[Start of section]

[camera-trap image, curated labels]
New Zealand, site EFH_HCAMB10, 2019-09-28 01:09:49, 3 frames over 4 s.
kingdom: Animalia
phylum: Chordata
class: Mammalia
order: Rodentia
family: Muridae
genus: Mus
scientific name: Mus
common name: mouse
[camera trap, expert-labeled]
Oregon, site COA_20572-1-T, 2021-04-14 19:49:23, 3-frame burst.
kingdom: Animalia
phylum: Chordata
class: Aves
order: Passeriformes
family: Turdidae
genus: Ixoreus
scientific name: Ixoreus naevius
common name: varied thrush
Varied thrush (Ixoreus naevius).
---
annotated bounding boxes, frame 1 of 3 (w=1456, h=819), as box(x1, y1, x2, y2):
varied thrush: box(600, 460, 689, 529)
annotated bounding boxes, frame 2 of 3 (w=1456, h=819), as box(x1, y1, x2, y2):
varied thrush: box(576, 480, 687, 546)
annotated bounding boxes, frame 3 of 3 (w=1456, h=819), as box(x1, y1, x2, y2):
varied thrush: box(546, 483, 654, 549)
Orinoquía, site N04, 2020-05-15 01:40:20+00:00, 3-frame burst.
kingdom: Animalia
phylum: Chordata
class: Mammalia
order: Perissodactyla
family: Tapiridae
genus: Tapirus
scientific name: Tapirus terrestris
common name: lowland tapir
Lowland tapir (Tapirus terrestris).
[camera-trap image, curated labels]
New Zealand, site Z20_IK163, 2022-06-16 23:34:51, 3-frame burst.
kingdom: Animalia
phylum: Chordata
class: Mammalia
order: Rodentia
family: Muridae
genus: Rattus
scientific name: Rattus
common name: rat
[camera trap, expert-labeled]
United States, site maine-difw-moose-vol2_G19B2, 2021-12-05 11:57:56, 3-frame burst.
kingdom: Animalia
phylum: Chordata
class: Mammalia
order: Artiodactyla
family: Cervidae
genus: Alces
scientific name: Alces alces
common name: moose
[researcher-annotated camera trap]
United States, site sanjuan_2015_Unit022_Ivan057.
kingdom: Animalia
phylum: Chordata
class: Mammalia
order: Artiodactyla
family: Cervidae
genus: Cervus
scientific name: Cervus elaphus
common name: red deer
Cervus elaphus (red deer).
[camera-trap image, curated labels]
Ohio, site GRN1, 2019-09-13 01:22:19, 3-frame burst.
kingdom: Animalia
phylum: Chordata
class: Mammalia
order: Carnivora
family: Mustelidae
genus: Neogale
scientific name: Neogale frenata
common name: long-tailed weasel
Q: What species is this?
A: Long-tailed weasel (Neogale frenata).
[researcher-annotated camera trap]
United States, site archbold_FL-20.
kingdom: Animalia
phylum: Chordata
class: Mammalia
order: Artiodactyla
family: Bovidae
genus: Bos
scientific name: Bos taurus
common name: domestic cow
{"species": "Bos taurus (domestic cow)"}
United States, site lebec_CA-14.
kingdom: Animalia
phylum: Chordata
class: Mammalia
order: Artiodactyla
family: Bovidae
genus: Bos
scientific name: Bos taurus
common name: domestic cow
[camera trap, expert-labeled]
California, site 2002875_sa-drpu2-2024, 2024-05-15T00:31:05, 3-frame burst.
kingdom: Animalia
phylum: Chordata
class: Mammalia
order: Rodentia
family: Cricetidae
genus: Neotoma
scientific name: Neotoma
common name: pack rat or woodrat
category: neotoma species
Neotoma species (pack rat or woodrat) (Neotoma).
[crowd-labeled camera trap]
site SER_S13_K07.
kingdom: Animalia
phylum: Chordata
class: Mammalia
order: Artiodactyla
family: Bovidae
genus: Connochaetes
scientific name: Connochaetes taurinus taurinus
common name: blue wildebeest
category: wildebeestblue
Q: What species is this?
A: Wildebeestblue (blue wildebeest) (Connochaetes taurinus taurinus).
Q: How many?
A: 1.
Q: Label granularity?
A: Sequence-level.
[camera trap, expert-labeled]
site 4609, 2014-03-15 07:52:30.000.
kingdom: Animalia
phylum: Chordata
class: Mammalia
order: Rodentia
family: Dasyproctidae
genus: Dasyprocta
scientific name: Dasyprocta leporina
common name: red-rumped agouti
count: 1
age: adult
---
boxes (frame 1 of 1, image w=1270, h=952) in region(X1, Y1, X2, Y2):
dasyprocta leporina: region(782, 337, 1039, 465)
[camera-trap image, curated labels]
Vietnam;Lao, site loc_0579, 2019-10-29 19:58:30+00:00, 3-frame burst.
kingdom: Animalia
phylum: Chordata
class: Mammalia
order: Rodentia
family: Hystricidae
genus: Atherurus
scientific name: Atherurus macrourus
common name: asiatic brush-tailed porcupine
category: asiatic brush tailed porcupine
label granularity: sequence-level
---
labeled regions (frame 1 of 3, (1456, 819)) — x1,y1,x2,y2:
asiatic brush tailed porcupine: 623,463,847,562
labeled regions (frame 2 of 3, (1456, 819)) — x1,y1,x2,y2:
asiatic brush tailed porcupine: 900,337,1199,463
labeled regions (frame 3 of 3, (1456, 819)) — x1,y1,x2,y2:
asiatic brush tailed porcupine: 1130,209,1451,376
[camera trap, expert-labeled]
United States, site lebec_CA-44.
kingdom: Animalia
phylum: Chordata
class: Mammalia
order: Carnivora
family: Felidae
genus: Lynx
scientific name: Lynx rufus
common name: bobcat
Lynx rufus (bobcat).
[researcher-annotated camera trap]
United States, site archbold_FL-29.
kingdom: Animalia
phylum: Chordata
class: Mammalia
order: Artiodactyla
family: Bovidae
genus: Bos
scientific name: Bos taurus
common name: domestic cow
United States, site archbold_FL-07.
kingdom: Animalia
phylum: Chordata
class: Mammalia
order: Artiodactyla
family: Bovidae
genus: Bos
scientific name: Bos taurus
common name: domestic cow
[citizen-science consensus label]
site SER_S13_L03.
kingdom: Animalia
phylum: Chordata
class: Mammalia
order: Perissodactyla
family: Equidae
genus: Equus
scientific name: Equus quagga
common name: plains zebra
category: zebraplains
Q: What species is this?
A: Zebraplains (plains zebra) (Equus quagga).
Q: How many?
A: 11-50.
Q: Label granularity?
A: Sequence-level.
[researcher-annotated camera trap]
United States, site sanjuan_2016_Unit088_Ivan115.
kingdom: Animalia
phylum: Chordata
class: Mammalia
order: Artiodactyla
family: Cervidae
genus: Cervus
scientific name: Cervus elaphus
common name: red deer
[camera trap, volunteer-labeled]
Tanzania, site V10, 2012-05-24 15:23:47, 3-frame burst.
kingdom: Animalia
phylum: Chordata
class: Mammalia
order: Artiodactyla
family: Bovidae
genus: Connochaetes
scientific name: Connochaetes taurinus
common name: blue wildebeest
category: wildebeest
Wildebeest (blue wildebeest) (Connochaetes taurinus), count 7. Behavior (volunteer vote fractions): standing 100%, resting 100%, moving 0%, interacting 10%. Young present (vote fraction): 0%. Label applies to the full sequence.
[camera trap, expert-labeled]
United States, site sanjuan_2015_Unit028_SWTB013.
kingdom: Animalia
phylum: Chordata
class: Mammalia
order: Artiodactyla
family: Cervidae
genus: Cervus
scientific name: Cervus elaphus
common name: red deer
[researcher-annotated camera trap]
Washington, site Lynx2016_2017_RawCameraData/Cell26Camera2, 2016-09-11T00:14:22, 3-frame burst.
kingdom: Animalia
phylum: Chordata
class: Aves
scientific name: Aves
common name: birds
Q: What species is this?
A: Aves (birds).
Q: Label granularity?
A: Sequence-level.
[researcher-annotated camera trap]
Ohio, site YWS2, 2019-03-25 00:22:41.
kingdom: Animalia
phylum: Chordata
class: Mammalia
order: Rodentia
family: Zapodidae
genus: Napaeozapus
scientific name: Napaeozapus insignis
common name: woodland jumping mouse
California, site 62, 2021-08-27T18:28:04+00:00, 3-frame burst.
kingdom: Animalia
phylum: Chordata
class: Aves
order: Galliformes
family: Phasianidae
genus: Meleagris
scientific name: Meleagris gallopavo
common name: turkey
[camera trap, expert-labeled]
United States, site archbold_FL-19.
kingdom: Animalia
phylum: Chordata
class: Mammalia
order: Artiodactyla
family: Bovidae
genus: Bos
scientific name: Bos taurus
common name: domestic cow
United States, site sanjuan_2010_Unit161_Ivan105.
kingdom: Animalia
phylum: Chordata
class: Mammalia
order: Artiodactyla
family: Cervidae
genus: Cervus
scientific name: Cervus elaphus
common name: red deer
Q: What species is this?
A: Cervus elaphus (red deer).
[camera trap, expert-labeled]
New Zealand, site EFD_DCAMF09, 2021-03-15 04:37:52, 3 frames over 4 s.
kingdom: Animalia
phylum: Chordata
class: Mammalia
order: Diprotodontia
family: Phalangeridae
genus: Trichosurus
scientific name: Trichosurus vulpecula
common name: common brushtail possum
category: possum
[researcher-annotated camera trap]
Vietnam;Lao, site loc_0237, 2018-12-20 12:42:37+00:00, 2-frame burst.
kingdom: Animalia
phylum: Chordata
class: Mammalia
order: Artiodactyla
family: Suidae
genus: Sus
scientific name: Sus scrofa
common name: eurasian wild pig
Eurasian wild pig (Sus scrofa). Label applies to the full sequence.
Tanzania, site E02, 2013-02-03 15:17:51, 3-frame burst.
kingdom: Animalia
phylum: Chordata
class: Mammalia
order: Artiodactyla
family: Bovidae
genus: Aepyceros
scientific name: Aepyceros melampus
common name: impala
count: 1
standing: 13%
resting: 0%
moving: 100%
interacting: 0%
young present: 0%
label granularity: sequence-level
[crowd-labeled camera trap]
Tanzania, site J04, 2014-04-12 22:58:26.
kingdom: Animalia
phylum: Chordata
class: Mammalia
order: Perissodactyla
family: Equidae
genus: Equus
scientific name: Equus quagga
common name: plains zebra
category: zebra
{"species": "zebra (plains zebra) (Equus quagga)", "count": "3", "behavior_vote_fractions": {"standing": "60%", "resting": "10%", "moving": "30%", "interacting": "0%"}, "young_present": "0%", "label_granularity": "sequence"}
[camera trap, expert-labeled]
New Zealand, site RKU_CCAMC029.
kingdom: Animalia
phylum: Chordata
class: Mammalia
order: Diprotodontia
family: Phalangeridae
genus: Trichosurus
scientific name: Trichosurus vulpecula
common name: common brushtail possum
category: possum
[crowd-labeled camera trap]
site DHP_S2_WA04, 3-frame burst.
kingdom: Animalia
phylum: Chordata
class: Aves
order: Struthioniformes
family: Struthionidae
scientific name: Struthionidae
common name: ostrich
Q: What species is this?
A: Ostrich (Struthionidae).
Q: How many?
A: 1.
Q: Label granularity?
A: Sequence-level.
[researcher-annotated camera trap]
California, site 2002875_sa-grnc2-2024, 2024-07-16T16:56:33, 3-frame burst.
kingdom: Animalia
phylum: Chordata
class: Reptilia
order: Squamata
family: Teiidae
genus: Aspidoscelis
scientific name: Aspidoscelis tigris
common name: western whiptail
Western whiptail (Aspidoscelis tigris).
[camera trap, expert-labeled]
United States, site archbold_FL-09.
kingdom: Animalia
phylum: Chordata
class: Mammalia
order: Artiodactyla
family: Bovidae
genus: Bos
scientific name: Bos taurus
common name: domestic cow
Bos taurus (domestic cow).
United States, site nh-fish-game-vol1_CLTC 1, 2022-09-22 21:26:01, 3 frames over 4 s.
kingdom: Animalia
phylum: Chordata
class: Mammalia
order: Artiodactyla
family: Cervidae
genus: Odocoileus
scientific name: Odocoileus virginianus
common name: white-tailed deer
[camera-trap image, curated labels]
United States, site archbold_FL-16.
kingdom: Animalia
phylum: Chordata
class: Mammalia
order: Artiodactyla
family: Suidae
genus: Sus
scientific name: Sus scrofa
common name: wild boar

[End of section]

— Assignment —
Repeat exactly the lines that run from the opening of the listing through the line holding "New Zealand, site Z20_IK163, 2022-06-16". Leave out everything else.

— Answer box —
[camera-trap image, curated labels]
New Zealand, site EFH_HCAMB10, 2019-09-28 01:09:49, 3 frames over 4 s.
kingdom: Animalia
phylum: Chordata
class: Mammalia
order: Rodentia
family: Muridae
genus: Mus
scientific name: Mus
common name: mouse
[camera trap, expert-labeled]
Oregon, site COA_20572-1-T, 2021-04-14 19:49:23, 3-frame burst.
kingdom: Animalia
phylum: Chordata
class: Aves
order: Passeriformes
family: Turdidae
genus: Ixoreus
scientific name: Ixoreus naevius
common name: varied thrush
Varied thrush (Ixoreus naevius).
---
annotated bounding boxes, frame 1 of 3 (w=1456, h=819), as box(x1, y1, x2, y2):
varied thrush: box(600, 460, 689, 529)
annotated bounding boxes, frame 2 of 3 (w=1456, h=819), as box(x1, y1, x2, y2):
varied thrush: box(576, 480, 687, 546)
annotated bounding boxes, frame 3 of 3 (w=1456, h=819), as box(x1, y1, x2, y2):
varied thrush: box(546, 483, 654, 549)
Orinoquía, site N04, 2020-05-15 01:40:20+00:00, 3-frame burst.
kingdom: Animalia
phylum: Chordata
class: Mammalia
order: Perissodactyla
family: Tapiridae
genus: Tapirus
scientific name: Tapirus terrestris
common name: lowland tapir
Lowland tapir (Tapirus terrestris).
[camera-trap image, curated labels]
New Zealand, site Z20_IK163, 2022-06-16 23:34:51, 3-frame burst.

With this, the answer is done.